Method 1: Dynamic Planning
The string is continuous and can also be solved by dynamic planning.
X [I] [J] = x [I-1] [J-1] + 1 if a [I] = B [J]
X [I] [J] = 0 if a [I]! = B [J]
Code implementation:
View code
# Include <iostream>
# Include <stack>
Using namespace STD;
Const int n= 100;
Int C [N] [N]; // C [I] [J] records that contain a [I] and B [J], and the length of the Public substring ending with this
Void LCS (char * a, char * B, int Lena, int lenb, Int & taga, Int & tagb );
// Taga indicates the end position of the longest common string in string a, and tagb indicates the end position of the longest common string in string B.
Void main ()
{
Char A [8] = {'', 'A', 'B', 'C', 'B', 'D', 'A', 'B '};
Char B [7] = {'', 'B', 'D', 'C', 'A', 'B', 'C '};
Int Lena = 7, lenb = 6, taga = 0, tagb = 0;
LCS (a, B, Lena, lenb, taga, tagb );
Cout <taga <"" <tagb <"" <C [taga] [tagb] <Endl;
For (INT I = taga-C [taga] [tagb] + 1; I <= taga; I ++)
Cout <A [I] <"";
Cout <Endl;
Return;
}
Void LCS (char * a, char * B, int Lena, int lenb, Int & taga, Int & tagb)
{
Int I, J;
Int max = 0;
Memset (C, 0,100*100 );
For (I = 0; I <= Lena; I ++)
C [I] [0] = 0;
For (j = 0; j <= lenb; j ++)
C [0] [J] = 0;
For (I = 1; I <= Lena; I ++)
For (j = 1; j <= lenb; j ++)
{
If (A [I] = B [J])
C [I] [J] = C [I-1] [J-1] + 1;
Else
C [I] [J] = 0;
If (C [I] [J]> MAX) // the maximum length of the record and its subscripts
{
Max = C [I] [J];
Taga = I;
Tagb = J;
}
}
Return;
}
Method 2: generalized suffix tree
It is implemented using dynamic planning, and the time complexity is relatively high.

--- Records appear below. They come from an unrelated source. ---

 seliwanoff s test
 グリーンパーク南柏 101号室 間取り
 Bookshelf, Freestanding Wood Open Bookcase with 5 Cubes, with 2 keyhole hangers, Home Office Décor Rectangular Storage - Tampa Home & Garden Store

If multiple strings are used together to find the longest common subsequence, the time complexity is a problem. The generalized suffix tree can be used to reduce time complexity, but the increase in space complexity is equivalent to the exchange of space for time. Previous sections on the generalized suffix tree have been discussed. To implement the generalized suffix tree, you need to pre-process the generalized suffix tree. each node in the tree must record the number of leaves of the tree with the node as the root. Assume that there are n strings, then find the node with N as the number of all leaves, and then find the node with the farthest root. The corresponding path is the longest common subsequence.